==== Provided text ====

A design can look pretty, but still not serve its intended purpose as a communication tool. One of the challenges of graphic design is balancing form with function — you want your project to look nice and be visually appealing to its audience, while still communicating its message successfully.
When designers lose sight of the message and focus solely on the appearance of a design, the project can look overdone; the graphic design part of the project becomes a distraction rather one part of a carefully crafted whole that has a job to do — whether that’s selling a product, advertising a promotion, showing your qualifications for a job, gaining more followers, or anything else.
This illustration for Doritos corn chips marries form with function in a really effective way. The imagery and colors are not random, but were chosen specifically to enhance the theme of the design and support the brand. The mountains (as well as the flock of birds and the sun) look like actual Doritos chips, and their colors correspond to different flavors.
07. Does it have contrast?
Contrast is both visually appealing and functional — it can emphasize certain elements of your design, making them stand out as more important.
Contrast isn’t just a color thing, with opposites like black and white or opposites on the color wheel like red and green. As a design tool, contrast can involve shape, scale, typography, or other elements. However, like with almost any other design concept, it can be overdone. You should make sure that the contrast in your design isn’t so dramatic that it’s jarring, unless that’s your specific intent.

==== Recorded information ====

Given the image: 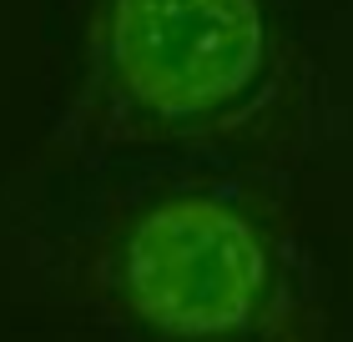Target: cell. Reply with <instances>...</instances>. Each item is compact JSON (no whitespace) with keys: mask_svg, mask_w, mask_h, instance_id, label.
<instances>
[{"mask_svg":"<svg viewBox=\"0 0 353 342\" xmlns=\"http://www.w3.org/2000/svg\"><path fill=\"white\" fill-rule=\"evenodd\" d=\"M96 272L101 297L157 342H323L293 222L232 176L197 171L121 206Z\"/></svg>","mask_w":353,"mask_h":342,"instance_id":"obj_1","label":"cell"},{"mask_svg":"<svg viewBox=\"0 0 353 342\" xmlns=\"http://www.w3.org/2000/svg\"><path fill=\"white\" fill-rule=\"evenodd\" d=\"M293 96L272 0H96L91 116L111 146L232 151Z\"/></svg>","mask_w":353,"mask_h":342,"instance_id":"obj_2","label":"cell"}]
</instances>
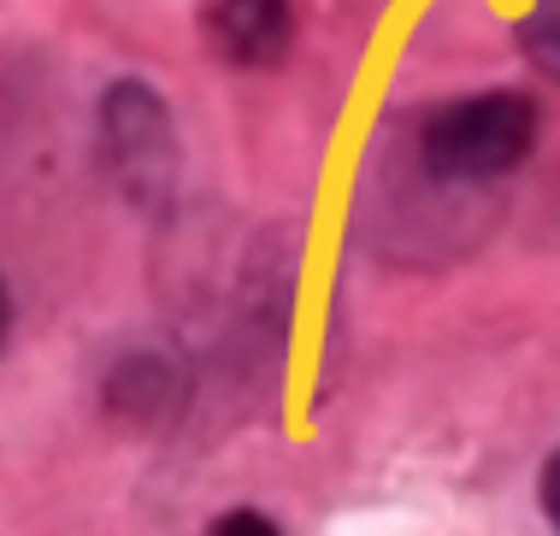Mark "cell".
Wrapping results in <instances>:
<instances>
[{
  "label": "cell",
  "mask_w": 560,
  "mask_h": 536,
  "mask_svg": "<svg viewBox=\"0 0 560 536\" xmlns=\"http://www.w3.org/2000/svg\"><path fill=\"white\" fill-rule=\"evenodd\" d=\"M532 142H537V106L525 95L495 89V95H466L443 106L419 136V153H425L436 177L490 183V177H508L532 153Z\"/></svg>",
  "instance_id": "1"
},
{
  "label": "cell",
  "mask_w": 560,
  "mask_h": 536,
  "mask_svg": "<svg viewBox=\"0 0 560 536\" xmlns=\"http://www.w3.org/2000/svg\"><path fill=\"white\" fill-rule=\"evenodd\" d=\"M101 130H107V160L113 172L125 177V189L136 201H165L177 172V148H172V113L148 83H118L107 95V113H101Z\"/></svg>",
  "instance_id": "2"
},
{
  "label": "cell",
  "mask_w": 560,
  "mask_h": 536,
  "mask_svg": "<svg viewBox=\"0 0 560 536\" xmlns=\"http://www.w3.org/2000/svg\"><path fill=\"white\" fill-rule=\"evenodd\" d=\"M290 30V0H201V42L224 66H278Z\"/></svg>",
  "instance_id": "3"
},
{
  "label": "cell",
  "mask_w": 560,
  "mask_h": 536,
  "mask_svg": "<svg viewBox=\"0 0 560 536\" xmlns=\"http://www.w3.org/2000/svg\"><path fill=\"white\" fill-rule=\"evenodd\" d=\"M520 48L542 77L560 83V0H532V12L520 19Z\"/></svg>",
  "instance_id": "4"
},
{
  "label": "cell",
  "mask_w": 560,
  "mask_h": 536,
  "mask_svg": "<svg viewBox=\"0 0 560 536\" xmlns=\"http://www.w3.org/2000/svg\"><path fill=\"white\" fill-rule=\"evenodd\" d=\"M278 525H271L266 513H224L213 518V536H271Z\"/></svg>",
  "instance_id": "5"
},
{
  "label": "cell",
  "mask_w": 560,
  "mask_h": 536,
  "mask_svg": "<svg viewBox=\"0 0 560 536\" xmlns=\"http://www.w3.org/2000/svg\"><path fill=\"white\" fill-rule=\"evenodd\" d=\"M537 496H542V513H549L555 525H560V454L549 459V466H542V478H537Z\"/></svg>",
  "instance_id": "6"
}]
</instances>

====
==== Recorded information ====

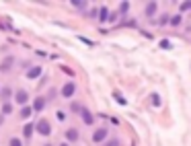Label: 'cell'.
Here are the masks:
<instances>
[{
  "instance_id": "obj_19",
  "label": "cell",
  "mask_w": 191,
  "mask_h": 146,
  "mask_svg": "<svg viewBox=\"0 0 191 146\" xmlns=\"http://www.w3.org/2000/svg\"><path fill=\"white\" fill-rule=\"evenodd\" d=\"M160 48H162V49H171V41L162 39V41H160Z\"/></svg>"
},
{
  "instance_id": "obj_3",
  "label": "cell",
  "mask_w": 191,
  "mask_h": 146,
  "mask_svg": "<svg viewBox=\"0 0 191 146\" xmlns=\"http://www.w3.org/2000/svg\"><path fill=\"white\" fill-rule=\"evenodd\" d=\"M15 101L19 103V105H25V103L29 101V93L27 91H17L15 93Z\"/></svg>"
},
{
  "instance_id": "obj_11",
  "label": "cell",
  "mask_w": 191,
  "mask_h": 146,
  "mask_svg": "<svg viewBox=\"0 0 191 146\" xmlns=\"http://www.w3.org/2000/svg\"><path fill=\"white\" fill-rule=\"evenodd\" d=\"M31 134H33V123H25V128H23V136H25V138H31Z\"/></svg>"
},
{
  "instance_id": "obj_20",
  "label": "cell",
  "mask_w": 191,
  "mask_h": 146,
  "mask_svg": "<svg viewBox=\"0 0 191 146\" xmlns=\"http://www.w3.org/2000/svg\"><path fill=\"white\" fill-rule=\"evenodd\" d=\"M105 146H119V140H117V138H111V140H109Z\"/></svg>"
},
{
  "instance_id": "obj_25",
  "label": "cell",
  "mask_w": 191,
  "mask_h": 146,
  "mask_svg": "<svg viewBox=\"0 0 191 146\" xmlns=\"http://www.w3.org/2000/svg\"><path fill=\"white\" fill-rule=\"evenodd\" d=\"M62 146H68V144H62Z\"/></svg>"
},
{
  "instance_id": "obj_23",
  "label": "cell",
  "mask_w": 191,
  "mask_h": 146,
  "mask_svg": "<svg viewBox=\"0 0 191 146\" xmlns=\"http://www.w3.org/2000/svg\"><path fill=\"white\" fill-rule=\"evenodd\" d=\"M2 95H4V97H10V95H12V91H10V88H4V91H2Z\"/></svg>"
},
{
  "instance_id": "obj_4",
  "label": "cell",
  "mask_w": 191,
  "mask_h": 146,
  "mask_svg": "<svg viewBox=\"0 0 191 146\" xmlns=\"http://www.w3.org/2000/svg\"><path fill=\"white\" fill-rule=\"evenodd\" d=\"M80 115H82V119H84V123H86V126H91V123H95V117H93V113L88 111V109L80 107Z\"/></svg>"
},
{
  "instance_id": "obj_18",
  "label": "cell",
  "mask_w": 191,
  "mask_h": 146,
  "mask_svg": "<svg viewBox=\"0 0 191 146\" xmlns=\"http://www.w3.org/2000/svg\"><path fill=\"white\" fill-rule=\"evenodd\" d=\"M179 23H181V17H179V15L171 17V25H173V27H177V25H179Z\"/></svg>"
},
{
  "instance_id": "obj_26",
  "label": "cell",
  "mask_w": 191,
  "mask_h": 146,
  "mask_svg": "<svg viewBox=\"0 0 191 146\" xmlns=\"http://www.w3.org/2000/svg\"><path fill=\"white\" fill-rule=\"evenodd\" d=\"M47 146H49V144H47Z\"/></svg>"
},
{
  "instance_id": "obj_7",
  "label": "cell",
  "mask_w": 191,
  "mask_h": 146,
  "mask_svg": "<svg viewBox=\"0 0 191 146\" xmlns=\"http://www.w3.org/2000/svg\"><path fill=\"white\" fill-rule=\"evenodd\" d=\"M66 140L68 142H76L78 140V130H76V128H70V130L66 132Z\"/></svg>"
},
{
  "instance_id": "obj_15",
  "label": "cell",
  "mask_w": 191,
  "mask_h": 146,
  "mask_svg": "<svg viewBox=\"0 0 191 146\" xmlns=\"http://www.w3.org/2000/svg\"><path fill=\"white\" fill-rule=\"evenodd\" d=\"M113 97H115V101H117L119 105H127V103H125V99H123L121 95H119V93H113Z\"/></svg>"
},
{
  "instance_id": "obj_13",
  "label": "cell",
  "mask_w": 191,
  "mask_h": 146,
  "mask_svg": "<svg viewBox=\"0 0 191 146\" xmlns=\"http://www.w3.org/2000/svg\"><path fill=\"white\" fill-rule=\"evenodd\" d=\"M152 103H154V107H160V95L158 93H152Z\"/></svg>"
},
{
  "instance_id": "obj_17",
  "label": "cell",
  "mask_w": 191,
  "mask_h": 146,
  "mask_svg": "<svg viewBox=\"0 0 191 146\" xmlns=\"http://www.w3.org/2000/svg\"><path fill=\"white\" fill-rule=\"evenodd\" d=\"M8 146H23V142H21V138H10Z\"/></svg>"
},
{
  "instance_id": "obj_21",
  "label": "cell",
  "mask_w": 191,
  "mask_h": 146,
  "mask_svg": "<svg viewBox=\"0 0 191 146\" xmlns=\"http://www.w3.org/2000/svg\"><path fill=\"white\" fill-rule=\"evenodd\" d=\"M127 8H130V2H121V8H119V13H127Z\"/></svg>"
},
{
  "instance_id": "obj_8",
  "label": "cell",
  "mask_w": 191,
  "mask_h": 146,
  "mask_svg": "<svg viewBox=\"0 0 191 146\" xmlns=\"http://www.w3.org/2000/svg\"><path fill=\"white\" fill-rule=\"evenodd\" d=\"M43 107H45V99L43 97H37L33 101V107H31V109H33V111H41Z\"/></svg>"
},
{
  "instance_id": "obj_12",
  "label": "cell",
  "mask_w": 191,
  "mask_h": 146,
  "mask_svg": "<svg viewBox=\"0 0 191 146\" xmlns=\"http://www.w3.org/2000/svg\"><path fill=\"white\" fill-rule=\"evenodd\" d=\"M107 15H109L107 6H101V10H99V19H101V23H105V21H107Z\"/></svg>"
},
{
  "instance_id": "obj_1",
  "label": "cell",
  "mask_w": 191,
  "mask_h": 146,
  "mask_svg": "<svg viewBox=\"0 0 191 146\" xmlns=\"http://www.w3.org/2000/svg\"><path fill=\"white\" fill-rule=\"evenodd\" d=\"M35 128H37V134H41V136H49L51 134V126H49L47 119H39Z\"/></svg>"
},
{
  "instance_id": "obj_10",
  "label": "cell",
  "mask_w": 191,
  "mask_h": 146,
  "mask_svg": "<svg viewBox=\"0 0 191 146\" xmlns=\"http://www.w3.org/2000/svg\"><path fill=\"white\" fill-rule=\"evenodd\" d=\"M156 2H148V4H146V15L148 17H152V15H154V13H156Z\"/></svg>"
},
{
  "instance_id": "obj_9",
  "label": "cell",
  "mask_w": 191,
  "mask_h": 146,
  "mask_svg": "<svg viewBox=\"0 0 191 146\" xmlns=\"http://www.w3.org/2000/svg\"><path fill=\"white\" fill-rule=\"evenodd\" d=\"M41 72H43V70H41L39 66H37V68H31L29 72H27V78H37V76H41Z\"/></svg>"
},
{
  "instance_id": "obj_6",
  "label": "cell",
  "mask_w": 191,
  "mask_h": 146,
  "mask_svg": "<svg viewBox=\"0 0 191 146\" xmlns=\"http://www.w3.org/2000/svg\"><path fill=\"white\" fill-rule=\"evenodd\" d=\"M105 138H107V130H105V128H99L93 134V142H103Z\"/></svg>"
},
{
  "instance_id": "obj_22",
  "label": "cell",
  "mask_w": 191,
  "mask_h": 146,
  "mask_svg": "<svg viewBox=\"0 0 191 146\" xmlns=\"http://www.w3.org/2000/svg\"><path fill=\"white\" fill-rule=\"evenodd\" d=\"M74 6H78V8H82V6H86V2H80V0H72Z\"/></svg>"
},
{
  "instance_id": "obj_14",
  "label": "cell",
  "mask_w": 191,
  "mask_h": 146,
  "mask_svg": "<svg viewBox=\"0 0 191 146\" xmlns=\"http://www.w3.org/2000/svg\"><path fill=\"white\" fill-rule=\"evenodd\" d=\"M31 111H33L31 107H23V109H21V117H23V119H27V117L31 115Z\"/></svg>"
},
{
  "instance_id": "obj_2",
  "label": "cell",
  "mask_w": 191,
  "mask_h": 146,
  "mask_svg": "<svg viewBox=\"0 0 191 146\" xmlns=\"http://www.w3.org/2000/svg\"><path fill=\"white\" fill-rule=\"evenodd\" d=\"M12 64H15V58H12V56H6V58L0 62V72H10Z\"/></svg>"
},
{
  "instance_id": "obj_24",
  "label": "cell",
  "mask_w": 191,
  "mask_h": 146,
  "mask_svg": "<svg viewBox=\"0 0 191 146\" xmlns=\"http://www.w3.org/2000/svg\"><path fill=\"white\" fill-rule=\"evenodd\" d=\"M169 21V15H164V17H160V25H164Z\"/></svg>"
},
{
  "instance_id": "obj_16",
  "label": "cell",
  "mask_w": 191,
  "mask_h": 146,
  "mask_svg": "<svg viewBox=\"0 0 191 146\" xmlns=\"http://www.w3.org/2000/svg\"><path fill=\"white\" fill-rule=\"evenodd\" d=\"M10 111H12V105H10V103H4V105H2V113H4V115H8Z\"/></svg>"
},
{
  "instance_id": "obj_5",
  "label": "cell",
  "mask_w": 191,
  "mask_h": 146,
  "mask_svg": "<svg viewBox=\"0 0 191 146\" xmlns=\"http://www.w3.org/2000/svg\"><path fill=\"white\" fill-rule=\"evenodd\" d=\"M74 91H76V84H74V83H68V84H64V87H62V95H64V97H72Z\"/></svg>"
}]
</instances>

====

**Problem description:** Continue the graphic design text, picking up right after its last sentence on contrast.

**Output of the exercise:**
The packaging design here uses contrast in multiple ways. First, color: The black accents make a strong statement against the vibrant yellow and orange and the bright white background. Also, shape: the curving, organic forms of the illustrations at the bottom contrast nicely with the straight, geometric letters of the text (but also complement the round shape of the packaging).
Used to best effect, contrasting design elements highlight each other’s differences, but do so in a complementary way.
08. Does it make good use of the space available?
Different design projects will allow you different amounts of space to work with. It can be a challenge to create an attractive, balanced design within the limits of a design’s physical specifications. But large or small, from business card to billboard, you can apply a couple basic principles when laying out your design:
- Proximity. Proximity — placing related elements physically closer to each other (and separating unrelated items) — is a simple concept that can make a big difference in your design. Grouping related pieces of your design automatically gives it an organized layout and creates logical sections.
- White Space. The concept of white space in a design basically boils down to giving your design elements some breathing room. This could include margins, blank space between and around different pieces of the design, line spacing, and more. For most designs, you’ll need to find a happy medium for the amount of white space you include in your layout. Too little space makes for a cluttered, crowded design; too much cancels out proximity, and design elements lose their relationship to each other. But a well-spaced layout is not only nice-looking, but is also easy on the eyes, literally — it gives viewer’s eyes room to travel around your design.
This website design surrounds the focal point of each section (the product for sale) with plenty of space, so viewers zero in those items. Lightweight fonts create the illusion of even more space and ensure the products are the clear center of attention.
09. Is the mood of your design appropriate?
Color schemes, typography styles, and other elements can give your design a definite mood — perhaps playful, serious, or sophisticated. You want to make sure those design choices create a mood that matches the purpose of your design, so you’re not sending mixed messages.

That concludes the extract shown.